If you provide the -H switch twice, it will try a wider range of patterns to strip non-dialogue subtitles. You should only use this if a single -H does not work satisfactorily, because -HH has a higher risk of damaging parts of dialogue.
For instance, the regular -H will not work well if the file has been made with the kind of bad but popular OCR tool that believes every capital I is a lowercase L. Before resorting to the -HH option in this case, first try to enable -f as well.

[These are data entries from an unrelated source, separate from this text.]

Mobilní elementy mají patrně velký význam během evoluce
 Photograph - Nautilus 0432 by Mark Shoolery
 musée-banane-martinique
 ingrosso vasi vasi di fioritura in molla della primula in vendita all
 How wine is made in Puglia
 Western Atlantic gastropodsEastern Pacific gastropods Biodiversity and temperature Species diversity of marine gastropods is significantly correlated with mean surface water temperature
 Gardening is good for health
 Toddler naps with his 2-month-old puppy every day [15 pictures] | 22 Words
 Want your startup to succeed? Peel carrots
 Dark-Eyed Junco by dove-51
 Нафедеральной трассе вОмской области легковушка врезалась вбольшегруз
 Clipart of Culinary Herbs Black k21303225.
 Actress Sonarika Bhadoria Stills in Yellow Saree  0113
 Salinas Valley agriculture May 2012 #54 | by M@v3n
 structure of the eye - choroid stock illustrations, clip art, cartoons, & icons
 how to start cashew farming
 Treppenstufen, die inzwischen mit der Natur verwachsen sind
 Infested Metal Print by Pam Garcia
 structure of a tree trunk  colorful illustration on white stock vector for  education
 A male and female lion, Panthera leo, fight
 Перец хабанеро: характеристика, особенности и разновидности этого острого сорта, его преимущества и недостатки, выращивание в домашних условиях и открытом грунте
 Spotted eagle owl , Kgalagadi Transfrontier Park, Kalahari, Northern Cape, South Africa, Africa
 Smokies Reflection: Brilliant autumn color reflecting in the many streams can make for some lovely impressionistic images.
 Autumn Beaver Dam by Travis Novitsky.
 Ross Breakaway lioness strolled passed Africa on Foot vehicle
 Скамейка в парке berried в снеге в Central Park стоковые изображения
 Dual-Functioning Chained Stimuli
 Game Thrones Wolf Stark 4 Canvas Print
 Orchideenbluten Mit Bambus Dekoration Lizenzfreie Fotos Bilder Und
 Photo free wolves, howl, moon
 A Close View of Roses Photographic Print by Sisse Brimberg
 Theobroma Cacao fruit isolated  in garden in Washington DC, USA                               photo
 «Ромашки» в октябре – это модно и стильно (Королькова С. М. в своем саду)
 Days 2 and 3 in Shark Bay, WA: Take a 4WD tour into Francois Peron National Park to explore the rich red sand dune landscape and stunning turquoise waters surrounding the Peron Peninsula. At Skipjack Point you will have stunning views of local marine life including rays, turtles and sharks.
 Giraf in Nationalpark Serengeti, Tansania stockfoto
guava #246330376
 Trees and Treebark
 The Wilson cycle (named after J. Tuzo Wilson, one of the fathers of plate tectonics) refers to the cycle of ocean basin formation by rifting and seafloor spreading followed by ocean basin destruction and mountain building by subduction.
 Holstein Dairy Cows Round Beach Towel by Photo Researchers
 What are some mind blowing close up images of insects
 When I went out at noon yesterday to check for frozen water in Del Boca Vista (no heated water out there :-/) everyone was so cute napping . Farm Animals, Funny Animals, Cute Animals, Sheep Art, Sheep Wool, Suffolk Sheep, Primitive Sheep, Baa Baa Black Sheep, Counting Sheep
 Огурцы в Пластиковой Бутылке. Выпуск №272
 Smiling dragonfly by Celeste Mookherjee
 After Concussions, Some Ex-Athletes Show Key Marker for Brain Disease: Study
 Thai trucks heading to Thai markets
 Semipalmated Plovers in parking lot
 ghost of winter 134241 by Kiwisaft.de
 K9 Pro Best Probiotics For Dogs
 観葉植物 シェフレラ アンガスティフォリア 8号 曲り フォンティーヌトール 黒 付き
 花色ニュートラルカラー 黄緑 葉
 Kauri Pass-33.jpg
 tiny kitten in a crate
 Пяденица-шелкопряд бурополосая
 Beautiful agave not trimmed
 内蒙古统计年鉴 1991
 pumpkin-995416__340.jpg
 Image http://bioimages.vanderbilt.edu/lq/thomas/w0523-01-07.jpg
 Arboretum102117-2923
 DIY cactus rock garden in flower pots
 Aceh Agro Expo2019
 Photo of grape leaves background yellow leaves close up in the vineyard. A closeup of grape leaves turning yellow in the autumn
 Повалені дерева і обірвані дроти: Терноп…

The -f option will try to fix many of the typical OCR (optical character recognition) errors in languages that are similar to English. If the file was generated by OCR, it is usually always a good idea to enable the -f option. Not only does this correct some annoying errors, as stated above it can also make the -H option work more reliably.

Typical usage example

A recommended invocation to get a clean file with only dialogue, is:

srtlab -vLcufHUw

Add another H if the single one doesn't cut it, but do not make this a habit. (Omit the H altogether if the source file is certain not to contain any hearing impaired annotations.)
If you know the file is free of OCR errors, you should omit the f to avoid risk of over-correcting supposed errors.

Encodings

At this time the script will only work with UTF-8, UTF-16, Windows Latin 1, or Shift-JIS encoded files. It can detect UTF-x files both with and without a starting Unicode BOM character. If you have files in other encodings, you will either need to convert them to a known encoding first (UTF-8 recommended), or modify the last lines of the script to recognise those encodings. My advice is to write all your output srt files in Unicode unless your media player does not support it. The 8-bit encodings are a thing of the past.

Advanced usage

If you have a subtitle file whose time stamps have an unknown offset and scale w.r.t. your video file, you can either try to use the -a or -A options.
The -a option requires two pairs of time stamps in respectively the SRT file and the actual movie to be given on the command line. It is best to take one pair at the start of the movie and one at the end.
Example:

srtlab -a 00:00:15,075 00:00:12,443 01:19:18,536 01:22:38,494 input.srt > output.srt

The -A option takes this a bit further and can read any number of time stamp pairs from a text file given as argument, and it will then calculate an optimal offset and scale from this, even if there is jitter on the measurements. The more pairs you can provide, the better (the pairs can be in any order). This requires a bit more work but is the best way to do it.
An example of such input file:

00:00:15,075 00:00:12,443
01:19:18,536 01:22:38,494
00:53:44,607 00:55:58,948
00:28:03,051 00:29:11,761

In general however, if you need to resort to these options, you will often notice that you are actually dealing with subtitles for different releases of the movie where scenes have been cut or added, and you would need to chop up the subtitle file into parts in between the cuts, and then scale and offset each part separately and re-join the parts. You might first want to look for a better matching subtitle file before going down this rabbit hole.

Note to developers

The code uses “tab indenting.” The rule is very simple: one code indent level == one tab, and this is the only thing tabs may be used for. For any other whitespace formatting, use spaces. This makes it trivial to adjust indent width in any editor that has configurable tab width. If you edit the code and want to make a pull request, please try to follow this convention.
Also, even though this is Perl, please try not to create ‘write-only’ code.

License

This program is released under the GNU General Public License. See the source file and COPYING for more details.

This program is distributed in the hope that it will be useful, but WITHOUT ANY WARRANTY; without even the implied warranty of MERCHANTABILITY or FITNESS FOR A PARTICULAR PURPOSE.